- Page extract:
At least nine countries, including top donors the US and Germany, have paused funding for the UN refugee agency for Palestinians

UN officials urged countries to reconsider a pause in funding for the UN agency for Palestinians on Sunday, vowing that any staff found to be involved in Hamas' attack on Israel would be punished and warning that aid for some two million people in Gaza was at stake. 

At least nine countries, including top donors the US and Germany, have paused funding for the U.N. refugee agency for Palestinians (UNRWA) after allegations by Israel that a dozen of its 13,000 staff in Gaza were involved in the Oct 7 rampage. 

"While I understand their concerns – I was myself horrified by these accusations - I strongly appeal to the governments that have suspended their contributions to, at least, guarantee the continuity of UNRWA's operations," UN Secretary-General Antonio Guterres said on Sunday, vowing to hold to account "any UN employee involved in acts of terror".

- What this exercise asks:
[A] In the report on UNRWA funding, how many of UNRWA's staff in Gaza did Israel allege were involved in the Oct 7 attack?
[B] Translate this sentence from the report on UNRWA funding into Spanish: "At least nine countries, including top donors the US and Germany, have paused funding for the U.N. refugee agency for Palestinians (UNRWA) after allegations by Israel that a dozen of its 13,000 staff in Gaza were involved in the Oct 7 rampage."
[C] Continue the report on UNRWA funding from the point where it stops.
The listing that follows is drawn from a separate source.

- Information provided:
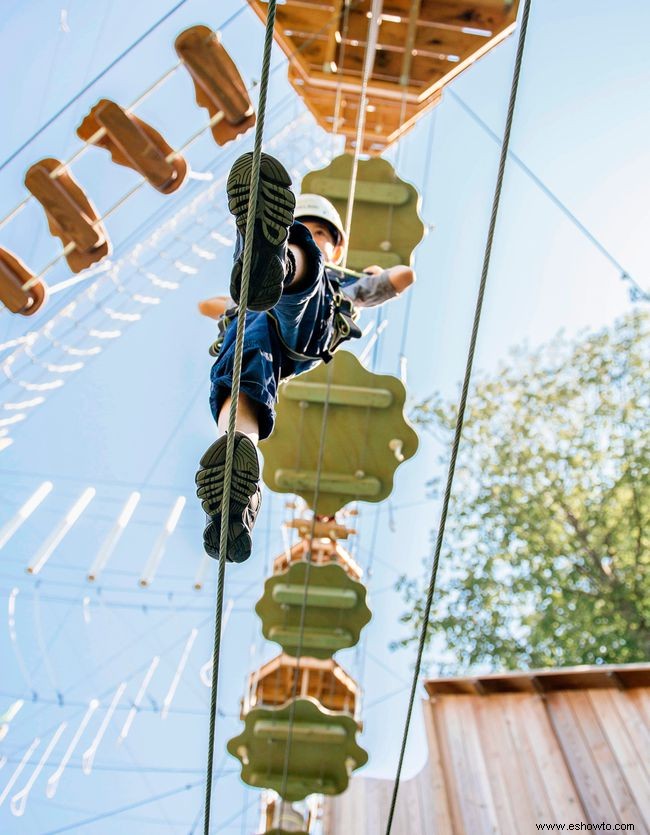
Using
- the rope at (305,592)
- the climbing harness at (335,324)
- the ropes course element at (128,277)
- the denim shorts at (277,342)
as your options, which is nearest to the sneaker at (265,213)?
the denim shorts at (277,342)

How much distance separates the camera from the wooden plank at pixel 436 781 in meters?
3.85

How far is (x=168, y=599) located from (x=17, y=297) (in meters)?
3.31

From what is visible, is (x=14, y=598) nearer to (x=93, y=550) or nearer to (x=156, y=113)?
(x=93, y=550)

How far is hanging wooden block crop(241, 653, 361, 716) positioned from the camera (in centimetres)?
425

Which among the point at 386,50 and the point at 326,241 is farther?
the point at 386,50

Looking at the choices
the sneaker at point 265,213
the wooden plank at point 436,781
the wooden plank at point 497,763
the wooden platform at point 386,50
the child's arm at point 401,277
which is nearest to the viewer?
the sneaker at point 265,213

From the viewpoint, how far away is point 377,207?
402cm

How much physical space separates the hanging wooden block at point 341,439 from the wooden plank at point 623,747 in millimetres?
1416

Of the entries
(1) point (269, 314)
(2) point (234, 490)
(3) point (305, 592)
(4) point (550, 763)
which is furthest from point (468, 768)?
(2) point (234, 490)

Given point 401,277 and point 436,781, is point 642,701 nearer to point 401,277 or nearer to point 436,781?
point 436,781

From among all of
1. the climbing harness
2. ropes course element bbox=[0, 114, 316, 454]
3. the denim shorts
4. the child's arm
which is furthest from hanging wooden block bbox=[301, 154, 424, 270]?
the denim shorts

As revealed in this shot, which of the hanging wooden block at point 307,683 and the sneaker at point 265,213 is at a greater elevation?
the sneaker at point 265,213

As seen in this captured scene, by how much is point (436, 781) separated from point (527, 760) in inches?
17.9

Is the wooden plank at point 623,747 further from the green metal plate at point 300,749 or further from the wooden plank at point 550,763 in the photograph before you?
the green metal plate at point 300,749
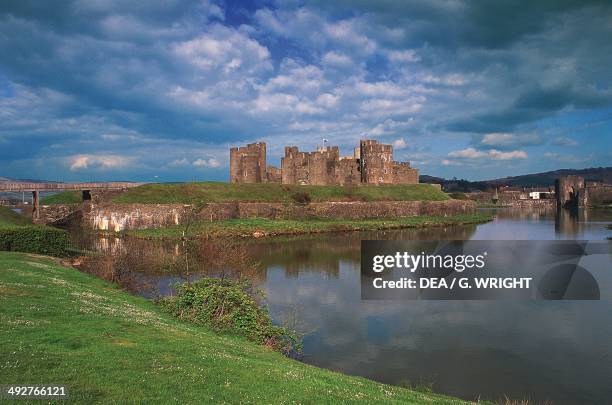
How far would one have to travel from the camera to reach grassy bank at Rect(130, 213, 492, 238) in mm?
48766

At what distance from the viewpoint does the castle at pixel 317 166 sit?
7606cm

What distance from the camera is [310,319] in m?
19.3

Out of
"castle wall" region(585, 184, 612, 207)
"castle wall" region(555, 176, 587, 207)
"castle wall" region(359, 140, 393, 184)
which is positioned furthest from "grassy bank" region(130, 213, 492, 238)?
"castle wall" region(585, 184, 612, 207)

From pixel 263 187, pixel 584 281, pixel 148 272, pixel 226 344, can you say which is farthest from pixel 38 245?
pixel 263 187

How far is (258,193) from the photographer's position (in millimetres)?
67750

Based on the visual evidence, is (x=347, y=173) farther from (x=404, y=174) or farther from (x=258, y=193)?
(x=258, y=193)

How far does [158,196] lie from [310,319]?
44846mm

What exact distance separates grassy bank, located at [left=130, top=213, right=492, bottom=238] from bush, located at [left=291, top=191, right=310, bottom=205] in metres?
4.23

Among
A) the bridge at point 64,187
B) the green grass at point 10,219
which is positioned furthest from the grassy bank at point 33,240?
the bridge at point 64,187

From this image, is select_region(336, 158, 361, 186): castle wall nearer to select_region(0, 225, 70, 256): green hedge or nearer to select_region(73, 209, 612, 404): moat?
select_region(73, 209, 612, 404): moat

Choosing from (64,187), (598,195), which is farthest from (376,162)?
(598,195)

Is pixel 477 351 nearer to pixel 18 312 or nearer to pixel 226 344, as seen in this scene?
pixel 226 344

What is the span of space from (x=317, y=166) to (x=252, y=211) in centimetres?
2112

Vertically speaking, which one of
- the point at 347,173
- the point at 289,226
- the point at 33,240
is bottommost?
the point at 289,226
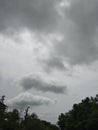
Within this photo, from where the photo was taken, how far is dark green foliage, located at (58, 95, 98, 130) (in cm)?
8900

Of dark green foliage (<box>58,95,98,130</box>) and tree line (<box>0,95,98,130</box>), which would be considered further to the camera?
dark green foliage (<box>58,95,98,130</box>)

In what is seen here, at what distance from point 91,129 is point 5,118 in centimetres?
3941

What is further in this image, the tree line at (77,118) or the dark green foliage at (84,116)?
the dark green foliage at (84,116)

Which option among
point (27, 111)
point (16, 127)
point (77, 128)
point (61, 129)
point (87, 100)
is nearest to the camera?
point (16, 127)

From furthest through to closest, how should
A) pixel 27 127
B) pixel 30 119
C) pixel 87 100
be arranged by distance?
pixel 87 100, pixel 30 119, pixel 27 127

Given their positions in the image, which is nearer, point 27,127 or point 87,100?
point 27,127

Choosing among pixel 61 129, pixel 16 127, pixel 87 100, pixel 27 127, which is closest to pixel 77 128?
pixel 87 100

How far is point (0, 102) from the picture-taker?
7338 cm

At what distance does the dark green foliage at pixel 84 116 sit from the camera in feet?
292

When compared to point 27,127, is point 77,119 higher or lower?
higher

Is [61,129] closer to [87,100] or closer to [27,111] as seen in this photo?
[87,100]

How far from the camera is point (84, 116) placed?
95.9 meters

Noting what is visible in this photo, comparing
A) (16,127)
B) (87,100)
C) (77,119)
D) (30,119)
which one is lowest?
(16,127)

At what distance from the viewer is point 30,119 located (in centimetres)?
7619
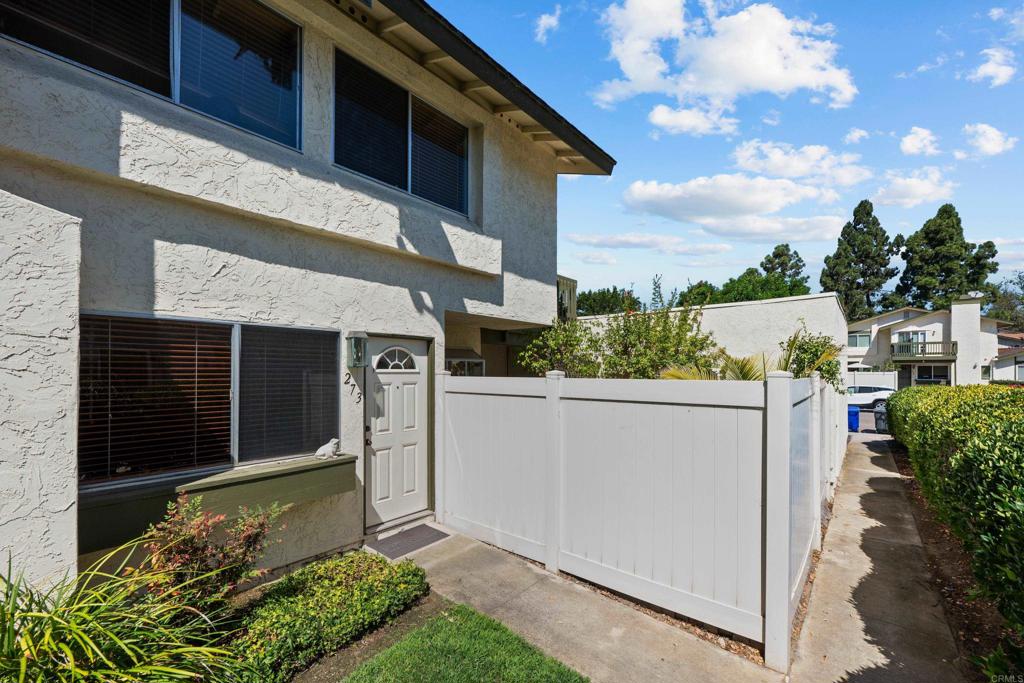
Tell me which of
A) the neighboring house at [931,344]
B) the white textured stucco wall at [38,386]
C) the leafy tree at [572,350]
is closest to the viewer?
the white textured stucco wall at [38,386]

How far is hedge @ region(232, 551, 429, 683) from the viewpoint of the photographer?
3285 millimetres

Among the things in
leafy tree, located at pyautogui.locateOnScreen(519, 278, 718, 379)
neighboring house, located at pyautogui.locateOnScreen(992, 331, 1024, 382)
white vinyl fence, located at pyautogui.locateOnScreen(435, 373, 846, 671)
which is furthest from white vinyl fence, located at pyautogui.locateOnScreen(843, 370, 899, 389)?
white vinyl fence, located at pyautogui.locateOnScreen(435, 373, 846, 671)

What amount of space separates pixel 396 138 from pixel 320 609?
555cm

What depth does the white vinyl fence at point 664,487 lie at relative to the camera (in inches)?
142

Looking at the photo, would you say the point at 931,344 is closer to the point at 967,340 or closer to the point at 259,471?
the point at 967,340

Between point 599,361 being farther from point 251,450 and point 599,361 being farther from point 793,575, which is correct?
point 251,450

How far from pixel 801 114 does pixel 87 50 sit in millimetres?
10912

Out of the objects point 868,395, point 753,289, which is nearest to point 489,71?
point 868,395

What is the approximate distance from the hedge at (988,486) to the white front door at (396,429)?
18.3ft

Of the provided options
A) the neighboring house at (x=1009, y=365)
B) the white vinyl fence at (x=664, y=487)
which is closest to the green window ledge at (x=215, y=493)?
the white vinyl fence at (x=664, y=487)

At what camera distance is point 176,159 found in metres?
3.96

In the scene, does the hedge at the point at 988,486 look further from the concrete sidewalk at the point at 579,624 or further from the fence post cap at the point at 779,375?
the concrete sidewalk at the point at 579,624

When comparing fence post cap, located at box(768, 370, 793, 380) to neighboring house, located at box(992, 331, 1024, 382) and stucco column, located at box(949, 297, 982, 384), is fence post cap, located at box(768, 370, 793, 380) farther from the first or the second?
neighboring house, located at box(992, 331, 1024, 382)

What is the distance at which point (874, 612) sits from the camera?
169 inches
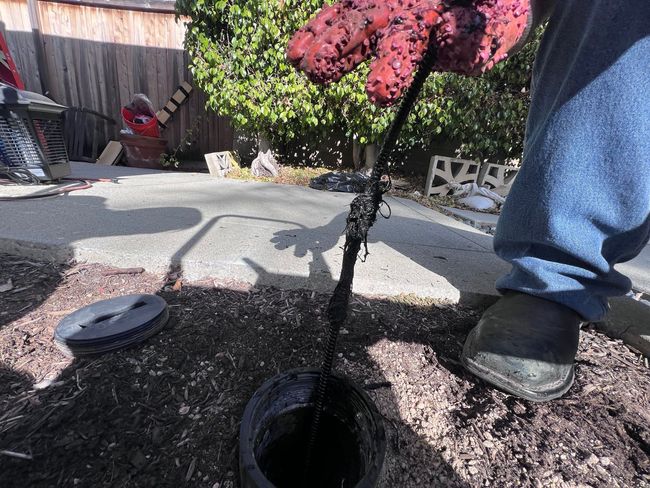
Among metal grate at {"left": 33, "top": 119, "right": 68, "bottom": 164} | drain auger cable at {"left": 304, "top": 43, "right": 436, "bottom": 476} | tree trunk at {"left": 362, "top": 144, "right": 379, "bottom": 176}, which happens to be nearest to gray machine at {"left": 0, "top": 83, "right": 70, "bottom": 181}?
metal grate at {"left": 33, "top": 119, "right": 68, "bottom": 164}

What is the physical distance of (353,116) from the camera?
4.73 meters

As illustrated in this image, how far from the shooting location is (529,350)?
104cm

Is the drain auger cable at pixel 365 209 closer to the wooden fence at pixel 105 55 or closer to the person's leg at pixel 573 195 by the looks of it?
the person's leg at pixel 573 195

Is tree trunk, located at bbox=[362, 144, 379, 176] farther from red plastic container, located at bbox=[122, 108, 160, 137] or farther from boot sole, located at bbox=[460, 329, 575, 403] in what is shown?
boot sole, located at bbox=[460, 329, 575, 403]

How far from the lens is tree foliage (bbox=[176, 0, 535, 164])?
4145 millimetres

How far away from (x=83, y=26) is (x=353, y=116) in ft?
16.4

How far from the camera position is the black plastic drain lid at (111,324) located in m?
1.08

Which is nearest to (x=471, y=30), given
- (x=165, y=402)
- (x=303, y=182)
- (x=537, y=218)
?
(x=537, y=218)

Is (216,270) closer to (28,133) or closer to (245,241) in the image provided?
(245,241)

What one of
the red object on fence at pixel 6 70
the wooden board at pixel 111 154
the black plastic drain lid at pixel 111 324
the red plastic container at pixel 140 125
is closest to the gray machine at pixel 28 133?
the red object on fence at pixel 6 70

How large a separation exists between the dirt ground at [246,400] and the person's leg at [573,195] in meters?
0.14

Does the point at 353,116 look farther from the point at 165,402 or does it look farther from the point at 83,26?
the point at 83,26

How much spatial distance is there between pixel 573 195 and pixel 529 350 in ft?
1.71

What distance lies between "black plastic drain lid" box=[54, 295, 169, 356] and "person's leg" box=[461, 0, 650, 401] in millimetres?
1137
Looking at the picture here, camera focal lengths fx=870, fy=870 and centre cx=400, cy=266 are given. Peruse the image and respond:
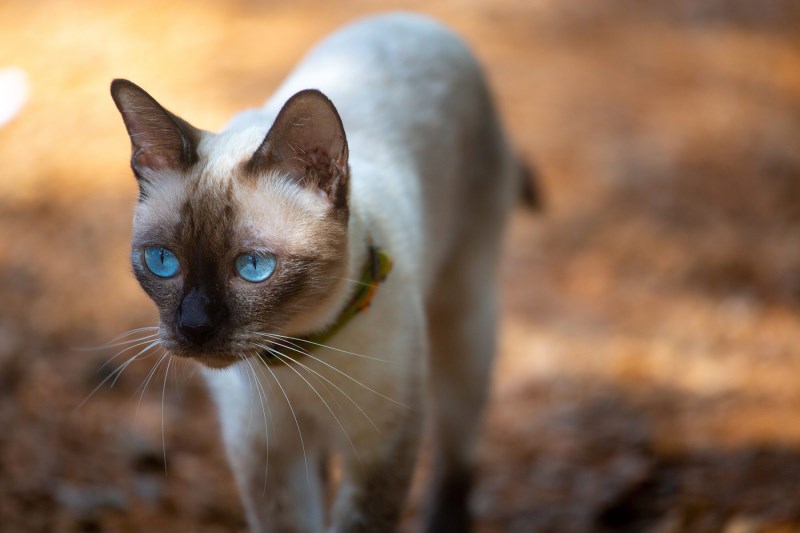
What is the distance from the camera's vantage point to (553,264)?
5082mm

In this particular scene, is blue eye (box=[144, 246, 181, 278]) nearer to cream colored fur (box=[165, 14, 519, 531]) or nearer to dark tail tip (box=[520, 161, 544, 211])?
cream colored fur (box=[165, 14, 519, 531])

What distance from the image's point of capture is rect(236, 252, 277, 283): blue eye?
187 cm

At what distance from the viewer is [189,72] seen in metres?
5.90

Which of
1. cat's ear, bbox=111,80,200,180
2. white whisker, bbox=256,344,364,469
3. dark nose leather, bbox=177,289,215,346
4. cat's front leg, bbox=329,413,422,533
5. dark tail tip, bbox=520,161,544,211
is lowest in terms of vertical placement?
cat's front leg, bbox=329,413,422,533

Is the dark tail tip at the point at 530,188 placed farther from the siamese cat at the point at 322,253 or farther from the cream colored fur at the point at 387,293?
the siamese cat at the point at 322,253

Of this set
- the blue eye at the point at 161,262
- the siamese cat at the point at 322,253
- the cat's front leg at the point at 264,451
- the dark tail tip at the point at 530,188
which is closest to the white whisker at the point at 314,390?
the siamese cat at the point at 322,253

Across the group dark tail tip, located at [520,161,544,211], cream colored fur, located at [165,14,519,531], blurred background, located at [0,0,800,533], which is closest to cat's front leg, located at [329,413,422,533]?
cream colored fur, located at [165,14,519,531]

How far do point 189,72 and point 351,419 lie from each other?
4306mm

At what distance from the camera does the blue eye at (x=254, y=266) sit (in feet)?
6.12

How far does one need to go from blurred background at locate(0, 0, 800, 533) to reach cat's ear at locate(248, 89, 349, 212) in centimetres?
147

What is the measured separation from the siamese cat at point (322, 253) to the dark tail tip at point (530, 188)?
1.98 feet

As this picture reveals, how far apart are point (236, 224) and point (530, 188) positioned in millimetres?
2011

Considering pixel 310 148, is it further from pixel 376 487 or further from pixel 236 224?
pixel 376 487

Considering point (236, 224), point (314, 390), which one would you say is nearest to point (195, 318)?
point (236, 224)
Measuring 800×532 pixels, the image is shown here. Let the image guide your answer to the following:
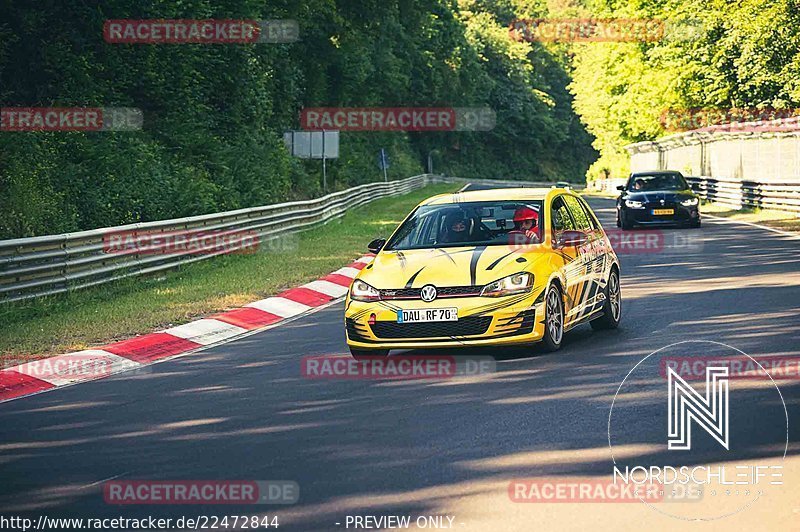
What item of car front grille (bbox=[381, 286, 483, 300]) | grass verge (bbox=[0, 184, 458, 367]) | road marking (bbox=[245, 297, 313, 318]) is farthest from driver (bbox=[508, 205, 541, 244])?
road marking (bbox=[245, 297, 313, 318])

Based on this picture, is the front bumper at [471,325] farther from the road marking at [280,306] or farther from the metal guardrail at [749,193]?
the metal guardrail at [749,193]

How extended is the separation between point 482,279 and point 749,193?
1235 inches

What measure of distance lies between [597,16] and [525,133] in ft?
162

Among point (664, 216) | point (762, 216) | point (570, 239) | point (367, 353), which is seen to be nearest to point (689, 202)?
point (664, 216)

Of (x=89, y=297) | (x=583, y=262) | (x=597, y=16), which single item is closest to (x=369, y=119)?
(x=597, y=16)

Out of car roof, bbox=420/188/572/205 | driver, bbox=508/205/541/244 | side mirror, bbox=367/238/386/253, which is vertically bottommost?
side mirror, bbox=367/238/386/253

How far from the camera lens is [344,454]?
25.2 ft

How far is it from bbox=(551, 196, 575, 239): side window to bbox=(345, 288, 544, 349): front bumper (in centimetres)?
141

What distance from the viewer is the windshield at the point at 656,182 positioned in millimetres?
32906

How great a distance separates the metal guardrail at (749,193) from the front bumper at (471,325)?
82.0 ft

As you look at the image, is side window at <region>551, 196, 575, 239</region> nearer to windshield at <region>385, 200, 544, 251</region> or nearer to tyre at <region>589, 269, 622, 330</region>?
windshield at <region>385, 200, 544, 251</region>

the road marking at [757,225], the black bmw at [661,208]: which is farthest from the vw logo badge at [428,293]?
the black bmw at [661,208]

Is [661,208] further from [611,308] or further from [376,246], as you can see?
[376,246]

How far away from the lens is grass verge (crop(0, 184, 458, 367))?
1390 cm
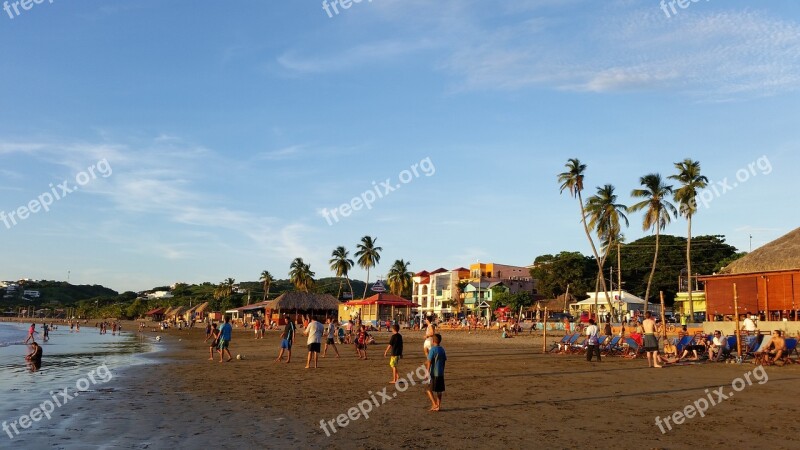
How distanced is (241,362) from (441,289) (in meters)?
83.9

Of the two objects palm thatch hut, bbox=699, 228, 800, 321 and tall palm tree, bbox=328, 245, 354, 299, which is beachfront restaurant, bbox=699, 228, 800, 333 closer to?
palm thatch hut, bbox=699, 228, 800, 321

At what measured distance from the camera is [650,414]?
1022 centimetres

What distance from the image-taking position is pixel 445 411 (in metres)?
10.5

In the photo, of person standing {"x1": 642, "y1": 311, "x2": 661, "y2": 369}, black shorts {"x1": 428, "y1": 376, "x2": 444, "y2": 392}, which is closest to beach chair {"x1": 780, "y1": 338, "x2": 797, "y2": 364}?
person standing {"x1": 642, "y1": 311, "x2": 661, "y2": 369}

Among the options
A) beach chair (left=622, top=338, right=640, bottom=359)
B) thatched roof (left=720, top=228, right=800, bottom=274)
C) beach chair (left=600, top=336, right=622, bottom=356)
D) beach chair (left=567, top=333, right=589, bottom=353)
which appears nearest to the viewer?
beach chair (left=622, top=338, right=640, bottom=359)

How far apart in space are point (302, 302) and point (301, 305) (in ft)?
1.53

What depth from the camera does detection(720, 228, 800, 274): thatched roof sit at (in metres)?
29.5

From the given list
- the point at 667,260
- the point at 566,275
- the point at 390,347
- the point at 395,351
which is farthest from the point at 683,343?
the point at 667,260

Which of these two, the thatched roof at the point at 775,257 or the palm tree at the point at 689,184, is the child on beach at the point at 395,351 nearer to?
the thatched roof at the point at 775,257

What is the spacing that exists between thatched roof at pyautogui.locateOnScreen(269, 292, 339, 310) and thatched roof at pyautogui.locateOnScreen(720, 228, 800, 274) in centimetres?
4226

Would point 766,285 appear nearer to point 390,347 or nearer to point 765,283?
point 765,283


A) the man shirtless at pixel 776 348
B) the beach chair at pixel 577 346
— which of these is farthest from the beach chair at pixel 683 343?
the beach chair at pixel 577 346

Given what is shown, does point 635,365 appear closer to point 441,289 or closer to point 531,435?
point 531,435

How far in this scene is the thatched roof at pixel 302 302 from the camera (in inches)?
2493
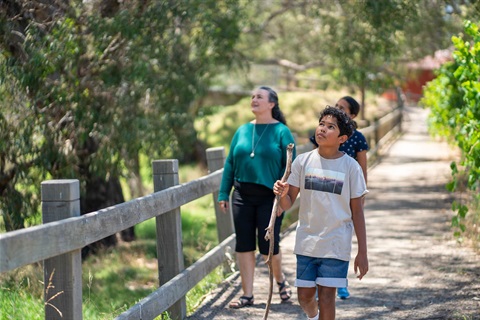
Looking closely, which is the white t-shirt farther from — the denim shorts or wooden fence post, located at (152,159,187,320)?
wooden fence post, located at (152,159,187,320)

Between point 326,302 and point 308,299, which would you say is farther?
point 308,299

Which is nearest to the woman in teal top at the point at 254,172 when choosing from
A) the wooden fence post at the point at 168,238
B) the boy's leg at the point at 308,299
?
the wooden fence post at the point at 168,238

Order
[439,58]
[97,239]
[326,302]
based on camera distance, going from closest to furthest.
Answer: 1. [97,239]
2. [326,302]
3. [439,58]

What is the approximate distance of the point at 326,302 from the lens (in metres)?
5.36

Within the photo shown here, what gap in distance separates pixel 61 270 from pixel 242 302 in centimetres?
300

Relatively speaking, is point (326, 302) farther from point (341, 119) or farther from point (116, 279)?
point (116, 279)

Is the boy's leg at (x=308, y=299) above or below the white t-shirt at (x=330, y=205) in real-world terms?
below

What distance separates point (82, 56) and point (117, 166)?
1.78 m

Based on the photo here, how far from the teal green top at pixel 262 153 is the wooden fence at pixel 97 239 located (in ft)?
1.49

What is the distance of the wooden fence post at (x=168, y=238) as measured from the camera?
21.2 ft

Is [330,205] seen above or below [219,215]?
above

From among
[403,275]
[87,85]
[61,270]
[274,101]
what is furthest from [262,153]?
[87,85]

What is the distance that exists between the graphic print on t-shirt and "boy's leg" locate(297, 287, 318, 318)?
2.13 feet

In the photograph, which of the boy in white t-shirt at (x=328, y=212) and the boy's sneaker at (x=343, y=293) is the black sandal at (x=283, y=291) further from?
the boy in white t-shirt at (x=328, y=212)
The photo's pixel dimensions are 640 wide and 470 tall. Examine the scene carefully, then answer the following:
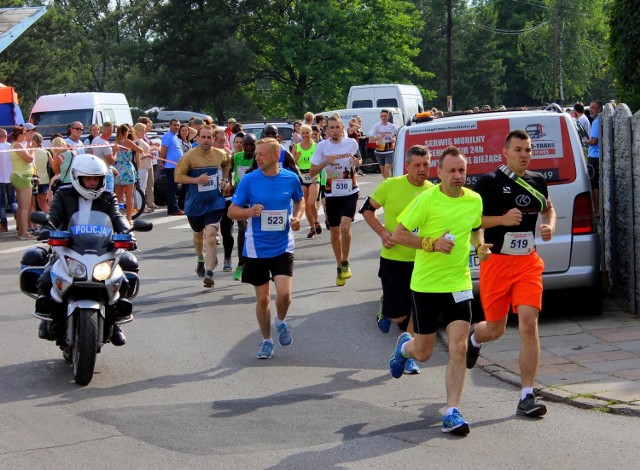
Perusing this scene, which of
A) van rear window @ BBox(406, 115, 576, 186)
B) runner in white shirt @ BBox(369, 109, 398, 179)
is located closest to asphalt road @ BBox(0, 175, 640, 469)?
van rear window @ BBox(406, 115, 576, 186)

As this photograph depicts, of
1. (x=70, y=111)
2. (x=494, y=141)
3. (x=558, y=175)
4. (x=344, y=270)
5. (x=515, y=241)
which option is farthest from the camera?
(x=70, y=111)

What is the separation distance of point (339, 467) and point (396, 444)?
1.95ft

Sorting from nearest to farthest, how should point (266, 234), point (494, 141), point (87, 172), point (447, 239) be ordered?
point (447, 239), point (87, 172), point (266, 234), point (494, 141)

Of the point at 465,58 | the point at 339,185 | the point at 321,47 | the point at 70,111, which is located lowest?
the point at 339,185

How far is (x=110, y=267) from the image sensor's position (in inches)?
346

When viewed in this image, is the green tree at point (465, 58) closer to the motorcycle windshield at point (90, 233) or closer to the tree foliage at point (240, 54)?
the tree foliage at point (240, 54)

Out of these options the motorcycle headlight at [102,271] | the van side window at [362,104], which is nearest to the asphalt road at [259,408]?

- Expected results:
[A] A dozen of its 13,000 staff in Gaza.

[B] Al menos nueve países, entre ellos los principales donantes, Estados Unidos y Alemania, han suspendido la financiación de la agencia de la ONU para los refugiados palestinos (UNRWA) tras las acusaciones de Israel de que una docena de sus 13.000 empleados en Gaza participaron en la ola de violencia del 7 de octubre.

[C]
He said this could include criminal prosecution - a rare move within the global body since most staff enjoy functional immunity, although Guterres has the power to waive it. 

Philippe Lazzarini, UNRWA commissioner-general, also urged countries to "reconsider their decisions before UNRWA is forced to suspend its humanitarian response." A UN investigation into the Israeli allegations is currently under way. 

More than 26,000 people have been killed in Israel's military campaign against Hamas in Gaza, the enclave's health ministry said. With flows of aid like food and medicine into the territory just a trickle of pre-conflict levels, deaths from preventable diseases as well as the risk of famine are growing, aid officials say. 

Since the Oct 7 attacks, which killed 1,200 people in Israel, most of Gaza's 2.3 million people have become more reliant on the aid UNRWA provides, including about one million who have fled Israeli bombardments sheltering in its facilities. 

Responding to Guterres' statement, Israel’s UN Ambassador Gilad Erdan called on all donor states to suspend their support and demand an in-depth investigation into "the involvement of all UNRWA employees in terror." 

He added in a statement that Guterres' appeal for continued funding for the agency had "proven once again that the security of the citizens of Israel is not really important for him." 

Observers and aid workers said the move by the donors would exacerbate hunger.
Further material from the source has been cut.